Para muitos brasileiros com dupla cidadania (especialmente europeia), a primeira dúvida ao planejar uma viagem aos Estados Unidos é simples: “eu preciso de visto ou posso usar o ESTA?”. A resposta costuma ser favorável — mas só quando o viajante entende que o ESTA não é um visto, e que a elegibilidade depende do passaporte que será usado do início ao fim da jornada.
Este guia foi escrito para iniciantes que precisam comparar opções e evitar erros comuns: qual documento informar, quando o ESTA faz sentido, o que muda para quem tem mais de uma nacionalidade e como se preparar para o embarque e o controle de fronteira.
O que é o ESTA (e o que ele não é)
O ESTA (Electronic System for Travel Authorization) é uma autorização eletrônica de viagem vinculada ao Visa Waiver Program (VWP), que permite que cidadãos de países participantes viajem aos EUA para turismo ou negócios, em geral por até 90 dias, sem solicitar o visto tradicional de turismo (B1/B2).
Na prática, o ESTA funciona como uma triagem prévia: você informa dados, responde perguntas de elegibilidade e paga uma taxa. Se aprovado, a autorização fica associada ao seu passaporte. Isso não elimina a inspeção na chegada: a decisão final de admissão é da autoridade de fronteira.

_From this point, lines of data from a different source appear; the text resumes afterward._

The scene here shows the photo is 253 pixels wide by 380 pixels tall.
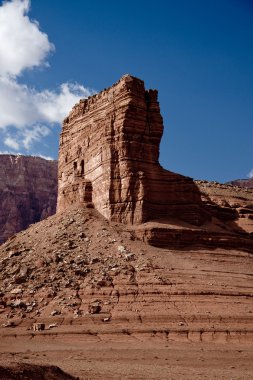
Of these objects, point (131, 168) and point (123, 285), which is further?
point (131, 168)

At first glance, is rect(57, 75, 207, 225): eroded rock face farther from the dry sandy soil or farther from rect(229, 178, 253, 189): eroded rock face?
rect(229, 178, 253, 189): eroded rock face

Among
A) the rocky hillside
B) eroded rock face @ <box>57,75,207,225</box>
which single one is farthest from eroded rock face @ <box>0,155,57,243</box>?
the rocky hillside

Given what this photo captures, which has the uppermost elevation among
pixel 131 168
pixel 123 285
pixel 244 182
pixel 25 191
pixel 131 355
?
pixel 244 182

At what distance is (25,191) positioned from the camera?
4547 inches

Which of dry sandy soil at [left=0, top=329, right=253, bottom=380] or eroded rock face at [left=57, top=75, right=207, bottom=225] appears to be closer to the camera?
dry sandy soil at [left=0, top=329, right=253, bottom=380]

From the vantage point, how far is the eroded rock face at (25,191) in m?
111

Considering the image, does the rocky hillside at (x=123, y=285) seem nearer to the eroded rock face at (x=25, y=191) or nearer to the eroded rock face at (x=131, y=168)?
the eroded rock face at (x=131, y=168)

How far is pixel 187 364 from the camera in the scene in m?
23.0

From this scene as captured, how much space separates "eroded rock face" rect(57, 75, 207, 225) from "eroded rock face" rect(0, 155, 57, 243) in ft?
225

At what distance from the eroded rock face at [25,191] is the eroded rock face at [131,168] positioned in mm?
68558

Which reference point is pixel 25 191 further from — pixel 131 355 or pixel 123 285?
pixel 131 355

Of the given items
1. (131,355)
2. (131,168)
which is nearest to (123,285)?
(131,355)

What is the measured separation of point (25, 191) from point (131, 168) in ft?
259

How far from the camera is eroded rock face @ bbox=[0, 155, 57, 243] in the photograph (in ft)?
365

Quem pode usar o ESTA: a regra central para dupla cidadania
Para brasileiros, o ponto decisivo é: o Brasil não faz parte do VWP. Portanto, um brasileiro só poderá usar o ESTA se viajar com um passaporte de um país participante (por exemplo, Portugal, Itália, Espanha, França, Alemanha, entre outros).
Se você tem dupla cidadania, compare as duas rotas:
- Rota 1 — Visto americano (B1/B2): indicada quando você vai viajar com passaporte brasileiro, quando não é elegível ao VWP ou quando precisa ficar mais tempo do que o permitido pelo programa.
- Rota 2 — ESTA (VWP): indicada quando você tem passaporte elegível e a viagem se encaixa no limite e no propósito permitido (turismo/negócios, curta duração).
Para entender o enquadramento do programa e as regras gerais, vale consultar a explicação sobre o Visa Waiver Program em páginas informativas como esta visão geral de requisitos do ESTA e materiais de perguntas frequentes como este FAQ sobre autorização eletrônica.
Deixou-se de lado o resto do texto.